From the material below, return exactly the lines starting at the one that holds "尖峰电价上浮0.072元/度!安徽调整工商业用户电" and ending at the one that holds "Профессиональные офисные кресла". Pictures stay out of the answer.

DATA SHOWN:
Content starts

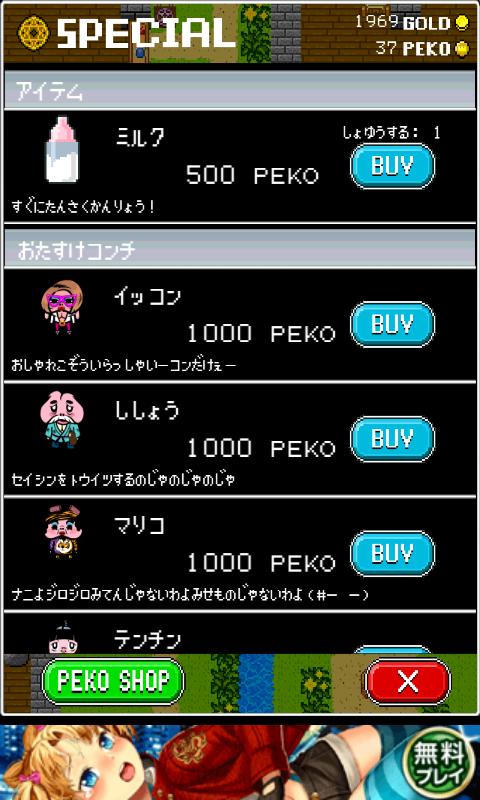 androidアプリ コンチを集めてまいれ~トモダチ60人できるかな?~攻略スクリーンショット5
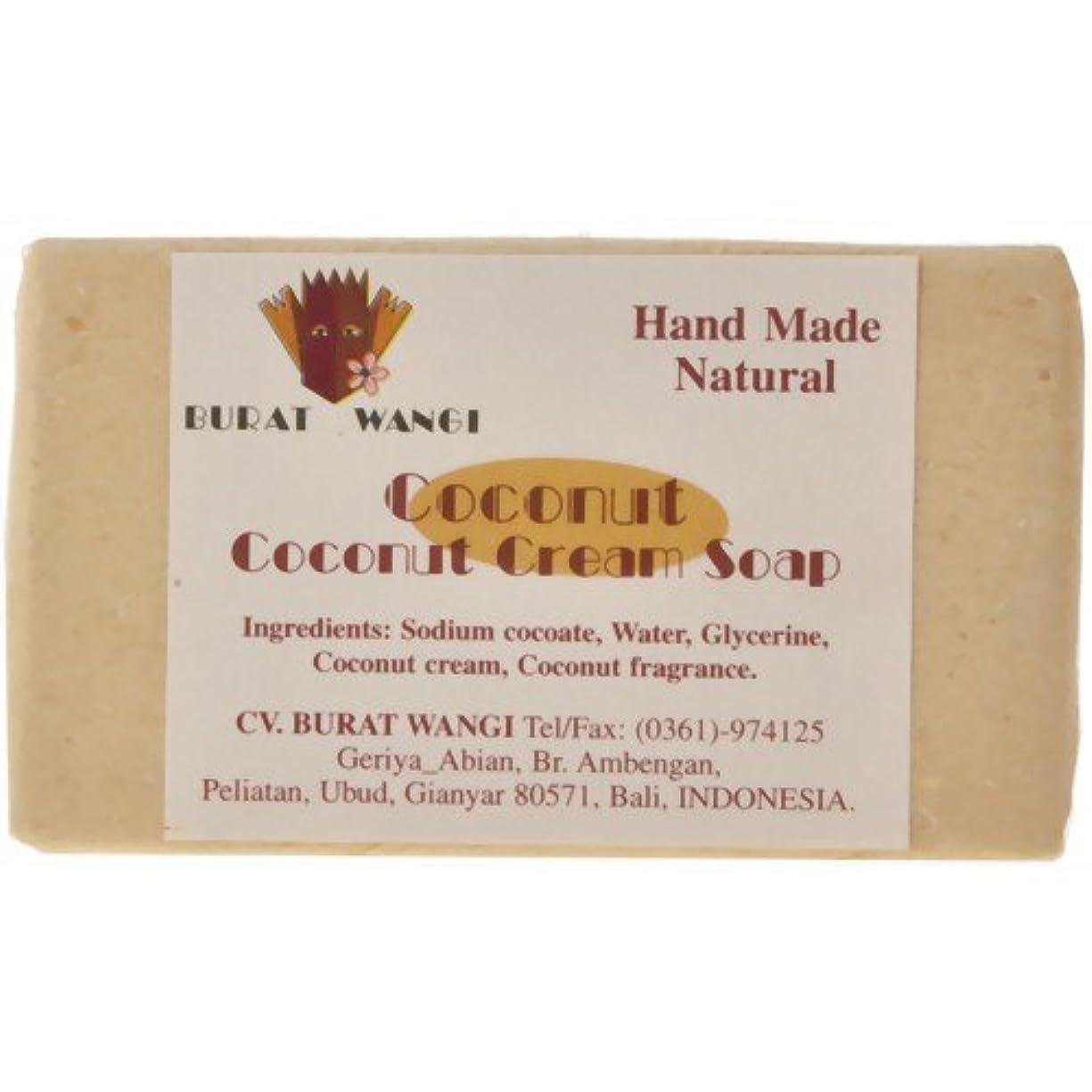 研磨剤位置づける地区ブラットワンギソープ(ココナッツ)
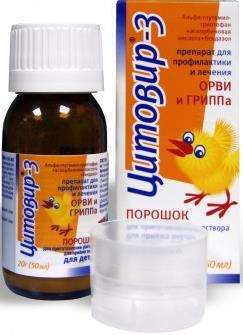 Цитовир-3 пор. д/р-ра для приема внутрь 20 г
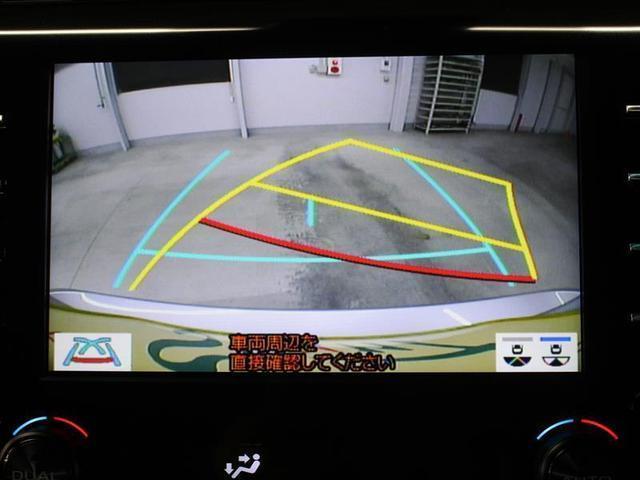 G 1年保証 フルセグ DVD再生 ミュージックプレイヤー接続可 バックカメラ 衝突被害軽減システム LEDヘッドランプ ワンオーナー アイドリングストップ(9枚目)
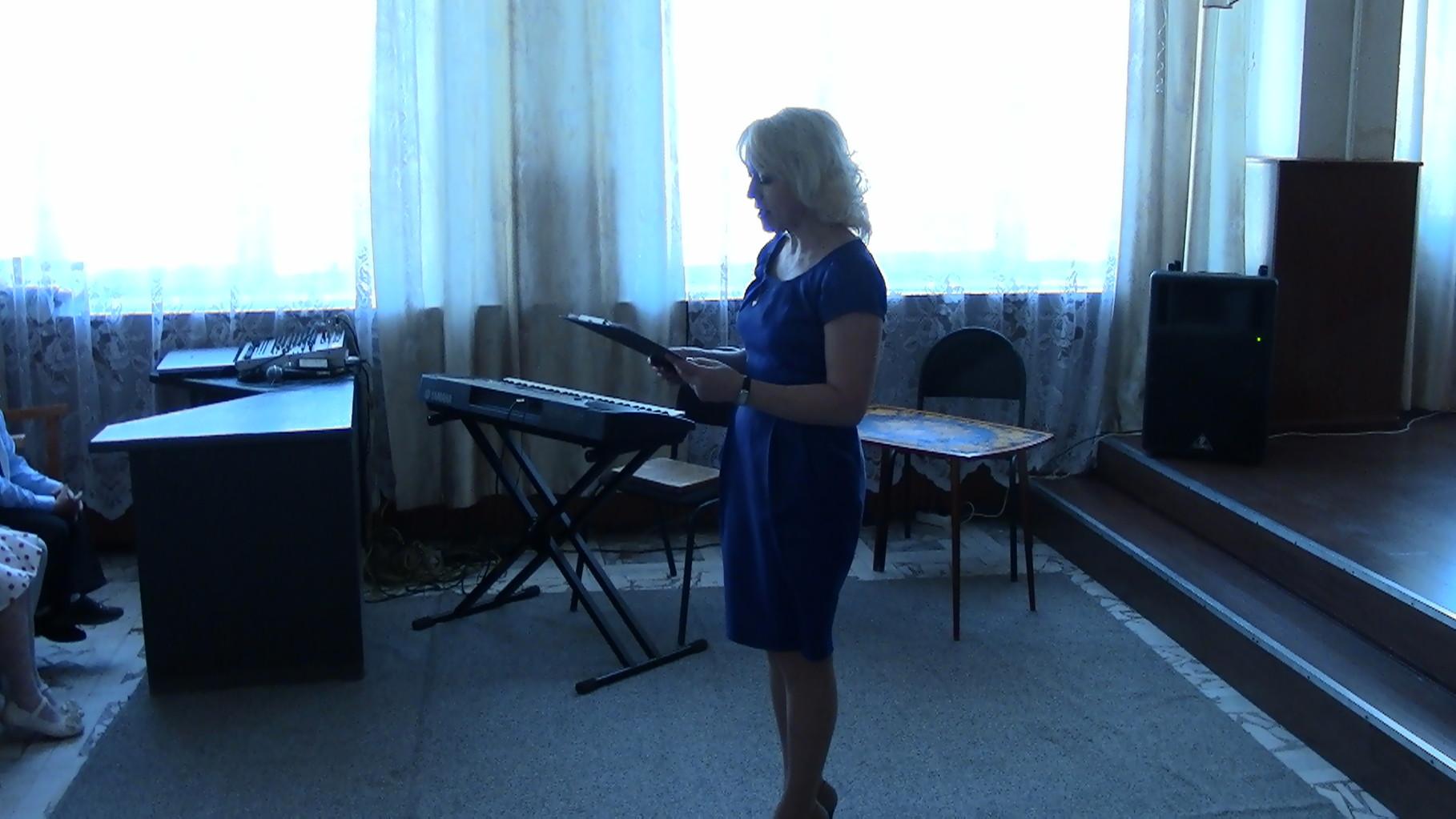 Ведущая концерта заведующая секцией специального фортепиано Чакрян Ирина Валерьевна
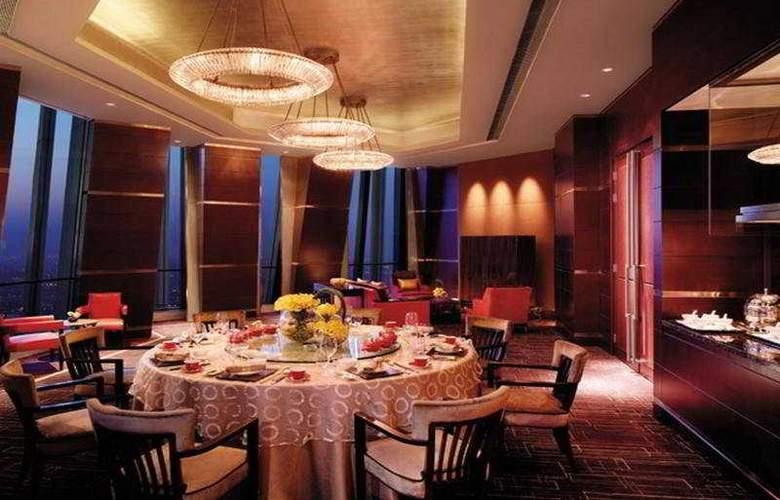 China World Summit Wing - Restaurant - 4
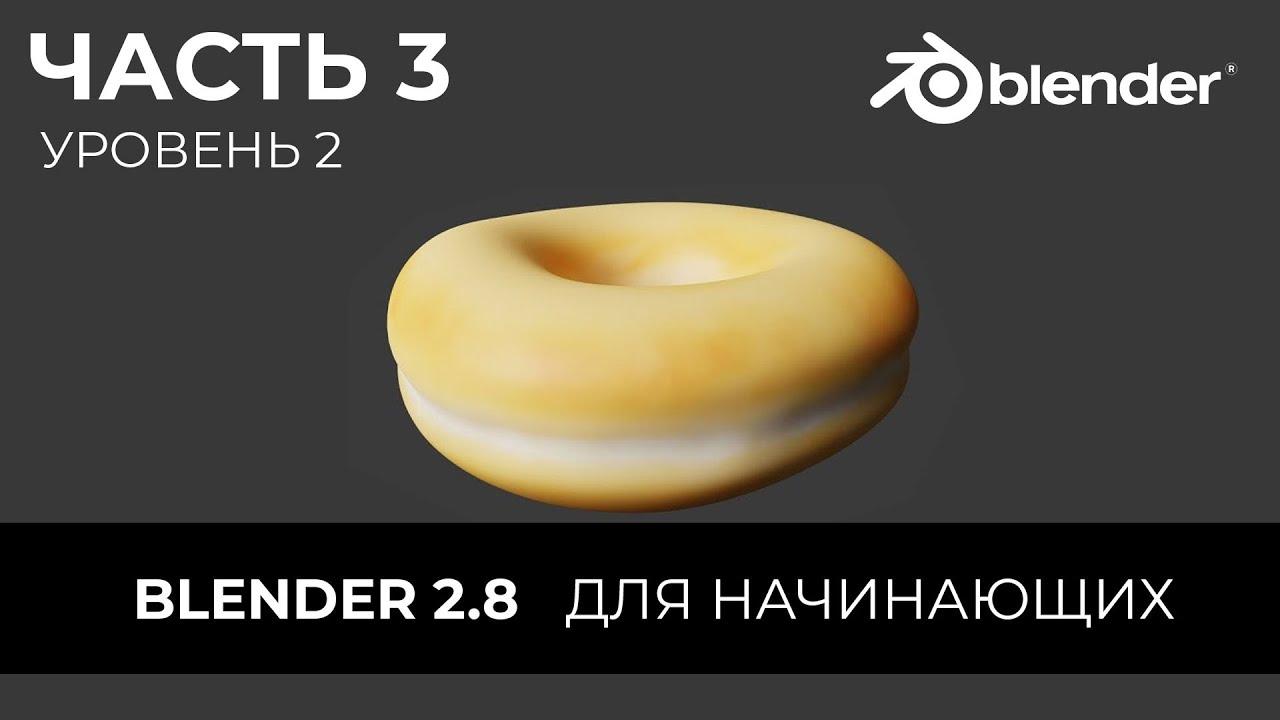 Blender 2.8 Уроки на русском Для Начинающих | Часть 3 Уровень 2 | Перевод: Beginner Blender Tutorial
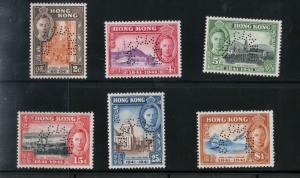 Hong Kong #168s - #173s (SG #163s - #168s) Very Fine Mint Perforated Specimen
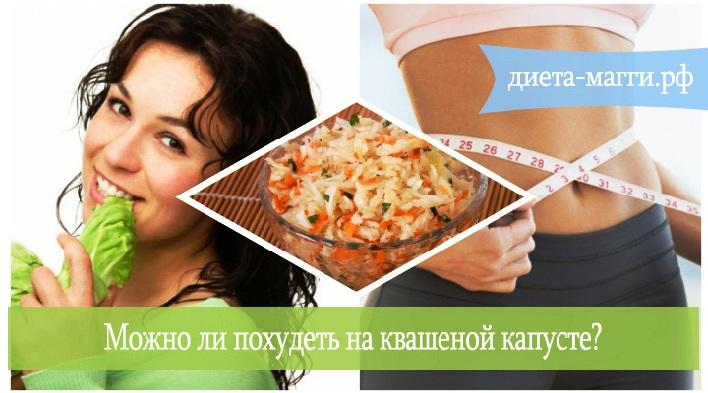 Сколько можно съесть капусты чтобы похудеть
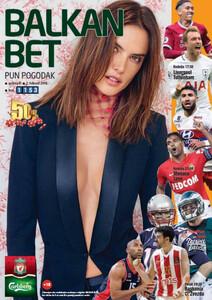 Alessandra Ambrosio-Balkan Bet-Servia.jpg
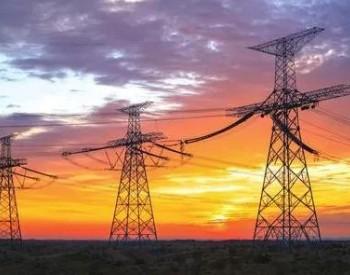 尖峰电价上浮0.072元/度!安徽调整工商业用户电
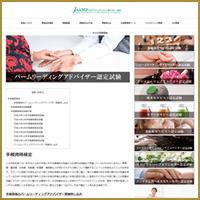 パームリーディングアドバイザー資格(JAAMP)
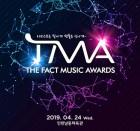 '방탄소년단X트와이스 출격' '더팩트 뮤직 어워즈', 4월 1일 온라인 투표 스타트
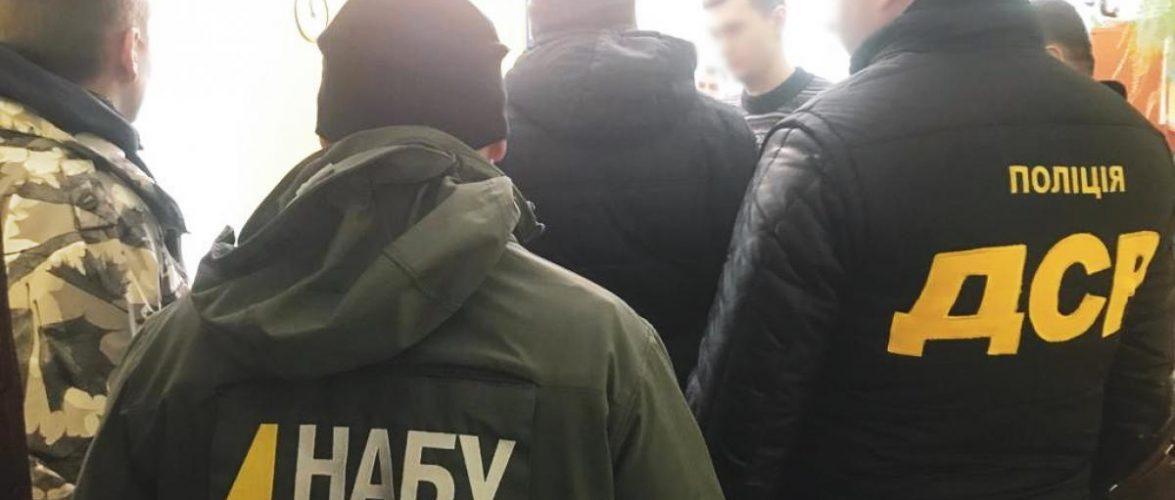 На «гарячому» викрито голову районного суду на Закарпатті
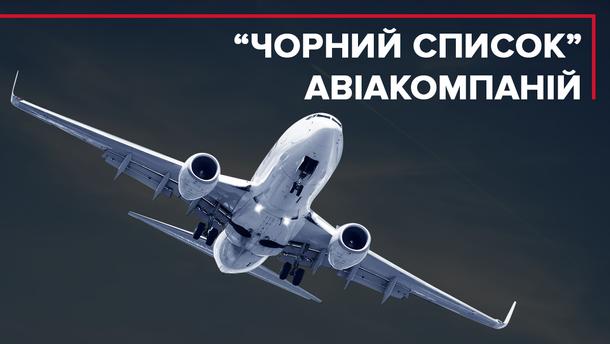 Почему самолет – самый безопасный транспорт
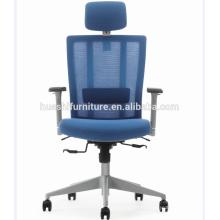 Профессиональные офисные кресла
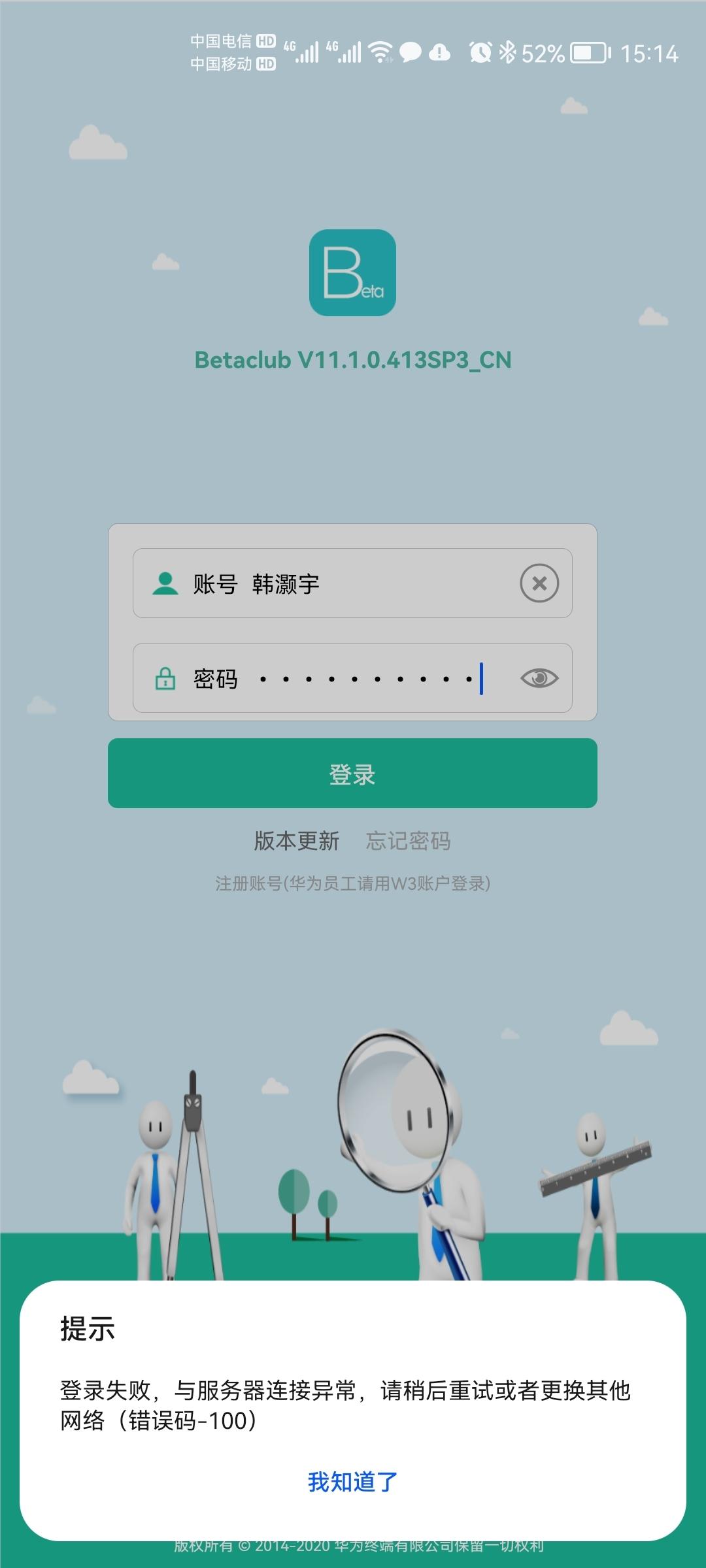 Screenshot_20210606_151443_com.huawei.betaclub.jpg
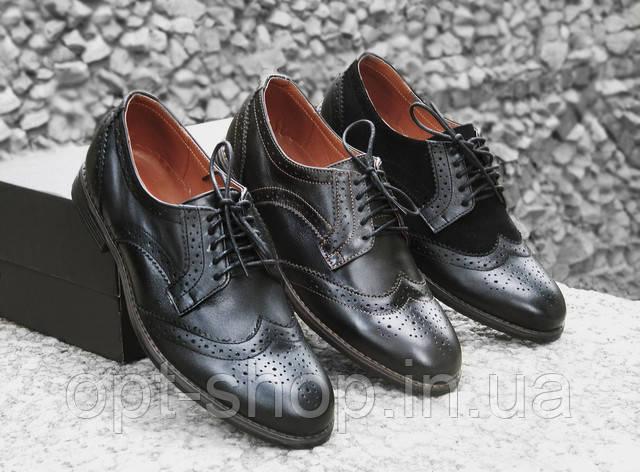 Мужские туфли броги оксфорды купить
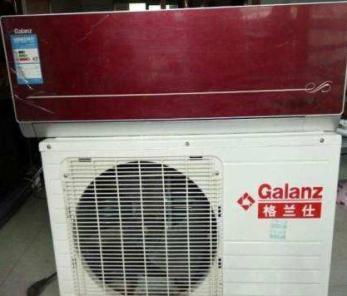 洛阳空调维修 格兰仕空调维修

Content ends

ANSWER FOR THE TASK:
 尖峰电价上浮0.072元/度!安徽调整工商业用户电
 パームリーディングアドバイザー資格(JAAMP)
 '방탄소년단X트와이스 출격' '더팩트 뮤직 어워즈', 4월 1일 온라인 투표 스타트
 На «гарячому» викрито голову районного суду на Закарпатті
 Почему самолет – самый безопасный транспорт
 Профессиональные офисные кресла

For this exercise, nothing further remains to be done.